Your instructions
Answer these questions using the passage on patents and prior art.
1. Into how many languages does the patent industry say patents must be translated?
2. How long has the writer worked in professional IT?
3. By what decade had virtualization already been re-invented in the mainframe and minicomputer world?

Take these trends, multiply them ten-fold, and you see why my question is not extreme.
The patent industry points to its own concerns, such as the cost of translating patents into twenty languages. Yes, this is a problem. But it's not an emerging one - translation is a fact of European life and it's solving itself, as business standardises on English. Translation is a problem of the past.
Many people would be happy to see the patent industry collapse into ruin. But I think the disclosure principle is very important. In my quarter-century of professional IT, I've been dismayed at the number of times people claim to be inventing things that were well-known to previous generations. When Microsoft proudly "invented" virtualisation to make DOS work inside Windows 3.1, they did not realise that virtualisation had been re-invented multiple times in the mainframe and minicomputer world, as early as the 1970's. The lack of any long-term system for documenting knowledge - aka "prior art" is a tragedy for computer science.

Data shown
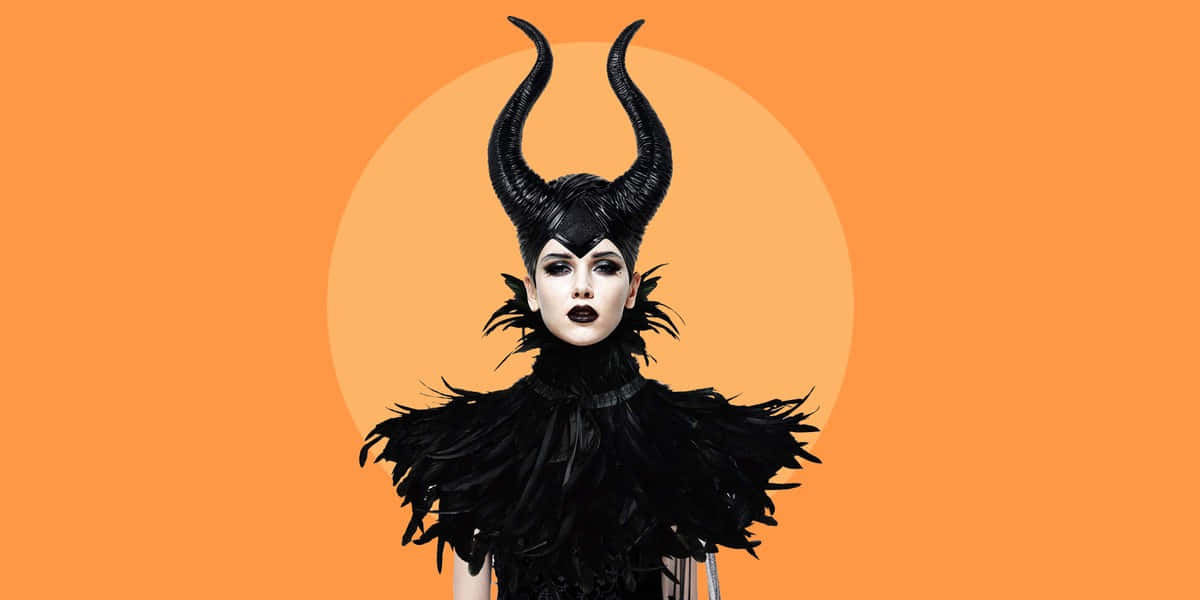 Horror Costumes 桌布 壁紙 — 一幅引人注目的肖像，一位女士戴著黑色角狀頭飾和羽毛服飾，背景是鮮明的橙色圓形。
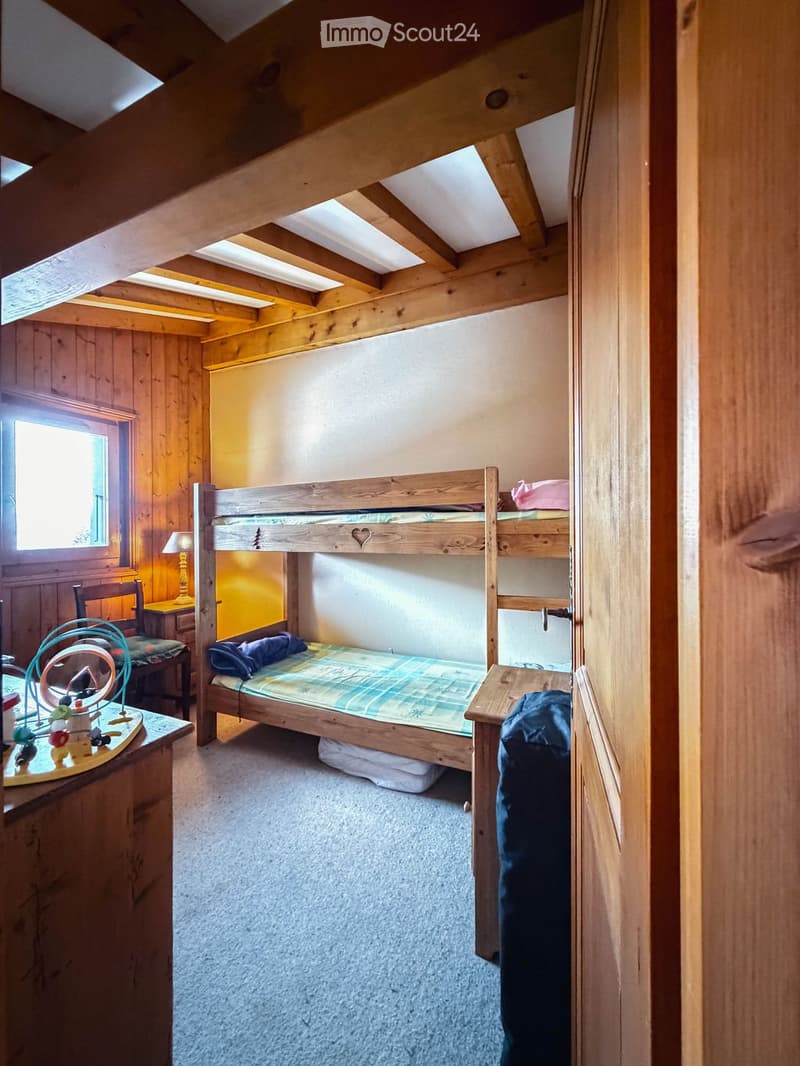 Cozy attic bedroom with wooden bunk bed, nightstand, chair, and small table lamp. The room features exposed wooden beams and a window letting in natural light.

Solution to the exercise
1. Twenty.
2. A quarter-century.
3. The 1970s.